START Passage for review

Up and down the Midpeninsula, while some students, parents and teachers breathed a sigh of relief that their schools would not be giving letter grades during the unprecedented closures, others rallied in opposition.
Disagreement over grading practices during the coronavirus pandemic has sparked community petitions, split school board votes and raised concerns about unhealthy attachments to grade point averages and college admissions.
Most, though not all, local school districts have moved to a credit/no credit grading system for the rest of this school year. Doing so, school leaders have said, will prevent students with fewer resources from being disadvantaged and reduce stress among both students and teachers as they navigate a rapid, bumpy transition to online learning.
Many local private schools, meanwhile, are retaining letter grades but with flexibility, such as allowing students to choose to take any class pass/fail or canceling final exams.
Santa Clara County Superintendent of Schools Mary Ann Dewan has recommended that all county schools move as soon as possible to a credit/no-credit model, which neither raises nor lowers grade-point averages. The California Department of Education hasn't taken an official position on grading but said that local districts "should weigh their policies with the lens of equity and with the primary goal of, first, doing no harm to students."

END Passage for review

**Explore the material**:
1 > According to the article on school grading during the pandemic, what grading system have most local school districts moved to for the rest of this school year?
2 > Write out the stretch of the article on school grading during the pandemic from "Up and down" through "and college admissions.", swapping "coronavirus pandemic" for "COVID-19 pandemic".
The lines that come next are separate material, unrelated to the article on school grading during the pandemic.

START Record extracts

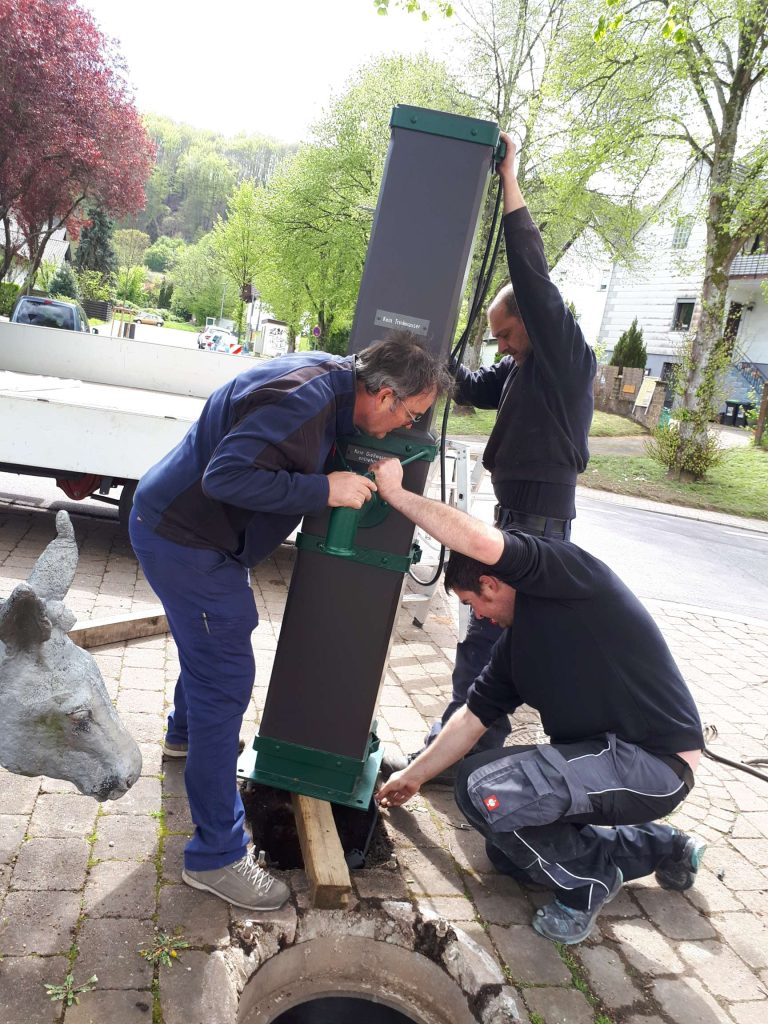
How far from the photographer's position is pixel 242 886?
269 cm

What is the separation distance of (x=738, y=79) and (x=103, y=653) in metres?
16.0

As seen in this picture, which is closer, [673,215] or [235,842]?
[235,842]

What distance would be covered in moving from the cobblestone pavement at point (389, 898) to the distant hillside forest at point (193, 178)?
122 m

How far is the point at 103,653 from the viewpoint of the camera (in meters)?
4.58

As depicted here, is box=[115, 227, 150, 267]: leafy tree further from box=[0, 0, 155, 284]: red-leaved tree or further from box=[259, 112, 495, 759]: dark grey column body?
box=[259, 112, 495, 759]: dark grey column body

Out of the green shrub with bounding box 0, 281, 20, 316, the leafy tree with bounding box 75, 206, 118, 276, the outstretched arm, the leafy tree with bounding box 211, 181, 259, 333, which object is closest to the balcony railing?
the green shrub with bounding box 0, 281, 20, 316

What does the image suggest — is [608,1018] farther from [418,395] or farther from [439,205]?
[439,205]

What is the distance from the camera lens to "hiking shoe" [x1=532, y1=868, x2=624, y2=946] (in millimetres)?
2877

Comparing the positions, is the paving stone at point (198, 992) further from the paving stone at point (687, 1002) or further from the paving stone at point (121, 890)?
the paving stone at point (687, 1002)

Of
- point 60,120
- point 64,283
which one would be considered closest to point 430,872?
point 60,120

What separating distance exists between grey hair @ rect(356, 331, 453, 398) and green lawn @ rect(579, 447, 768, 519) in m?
14.2

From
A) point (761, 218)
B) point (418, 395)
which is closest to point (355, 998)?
point (418, 395)

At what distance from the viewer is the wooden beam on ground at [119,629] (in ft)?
14.7

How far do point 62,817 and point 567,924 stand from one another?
6.51 feet
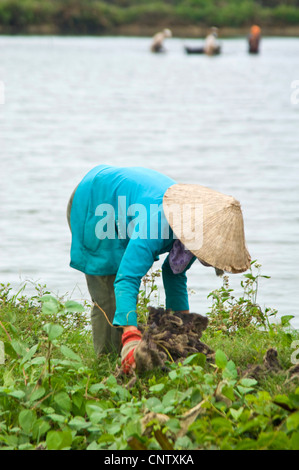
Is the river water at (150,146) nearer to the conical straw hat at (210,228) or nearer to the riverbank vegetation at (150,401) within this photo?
the riverbank vegetation at (150,401)

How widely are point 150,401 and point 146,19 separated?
6609cm

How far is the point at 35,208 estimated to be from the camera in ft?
28.7

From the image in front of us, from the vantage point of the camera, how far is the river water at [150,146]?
665cm

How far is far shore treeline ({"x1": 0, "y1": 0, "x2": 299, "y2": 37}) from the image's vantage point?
61625mm

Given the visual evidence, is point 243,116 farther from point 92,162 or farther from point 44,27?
point 44,27

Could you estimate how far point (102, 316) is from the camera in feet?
12.9

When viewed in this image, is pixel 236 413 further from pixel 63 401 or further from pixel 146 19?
pixel 146 19

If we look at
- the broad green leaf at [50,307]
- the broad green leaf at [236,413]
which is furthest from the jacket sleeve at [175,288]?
the broad green leaf at [236,413]

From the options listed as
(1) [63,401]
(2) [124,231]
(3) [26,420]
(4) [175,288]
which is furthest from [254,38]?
(3) [26,420]

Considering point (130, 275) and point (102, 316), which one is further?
point (102, 316)

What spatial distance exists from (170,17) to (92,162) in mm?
57917

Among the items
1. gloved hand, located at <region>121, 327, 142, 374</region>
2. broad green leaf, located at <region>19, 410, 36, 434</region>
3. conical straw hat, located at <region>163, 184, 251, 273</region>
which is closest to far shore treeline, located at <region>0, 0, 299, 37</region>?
conical straw hat, located at <region>163, 184, 251, 273</region>
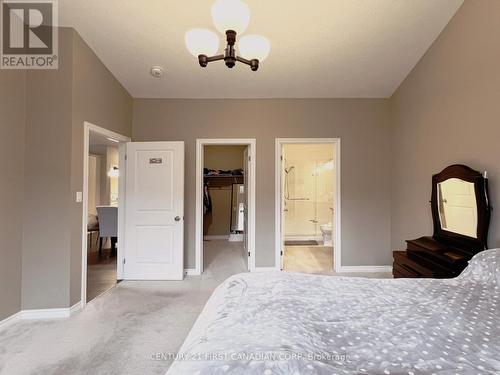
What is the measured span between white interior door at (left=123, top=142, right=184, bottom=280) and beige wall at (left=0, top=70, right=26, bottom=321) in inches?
47.5

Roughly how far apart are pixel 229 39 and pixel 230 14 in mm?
149

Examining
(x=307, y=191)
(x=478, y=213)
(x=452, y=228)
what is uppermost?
(x=307, y=191)

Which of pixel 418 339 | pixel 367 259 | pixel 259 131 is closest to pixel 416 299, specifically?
pixel 418 339

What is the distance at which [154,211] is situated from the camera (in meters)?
3.57

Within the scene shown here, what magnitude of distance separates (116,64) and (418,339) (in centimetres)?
376

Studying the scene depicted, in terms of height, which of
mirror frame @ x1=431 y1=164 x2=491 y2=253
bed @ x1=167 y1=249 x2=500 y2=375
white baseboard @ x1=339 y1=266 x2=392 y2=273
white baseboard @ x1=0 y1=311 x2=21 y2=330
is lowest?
white baseboard @ x1=0 y1=311 x2=21 y2=330

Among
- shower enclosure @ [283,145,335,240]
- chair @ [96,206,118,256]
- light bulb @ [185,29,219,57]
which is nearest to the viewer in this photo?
light bulb @ [185,29,219,57]

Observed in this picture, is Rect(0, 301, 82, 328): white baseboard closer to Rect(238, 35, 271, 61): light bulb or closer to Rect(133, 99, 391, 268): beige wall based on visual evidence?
Rect(133, 99, 391, 268): beige wall

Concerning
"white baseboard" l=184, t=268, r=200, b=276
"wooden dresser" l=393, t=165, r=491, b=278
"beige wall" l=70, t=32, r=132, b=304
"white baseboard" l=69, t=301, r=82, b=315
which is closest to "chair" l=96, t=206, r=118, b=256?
"white baseboard" l=184, t=268, r=200, b=276

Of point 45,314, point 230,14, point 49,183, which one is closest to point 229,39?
point 230,14

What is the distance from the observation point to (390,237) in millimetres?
3830

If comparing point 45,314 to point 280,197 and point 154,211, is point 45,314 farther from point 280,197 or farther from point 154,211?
point 280,197

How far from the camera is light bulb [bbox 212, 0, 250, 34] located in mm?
1496

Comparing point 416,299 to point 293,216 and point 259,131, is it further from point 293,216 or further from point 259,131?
point 293,216
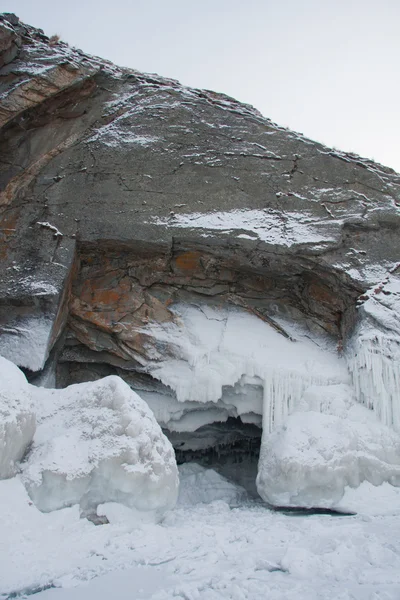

END Record extracts

**Exercise answers**:
1 > A credit/no credit grading system.

2 >
Up and down the Midpeninsula, while some students, parents and teachers breathed a sigh of relief that their schools would not be giving letter grades during the unprecedented closures, others rallied in opposition.
Disagreement over grading practices during the COVID-19 pandemic has sparked community petitions, split school board votes and raised concerns about unhealthy attachments to grade point averages and college admissions.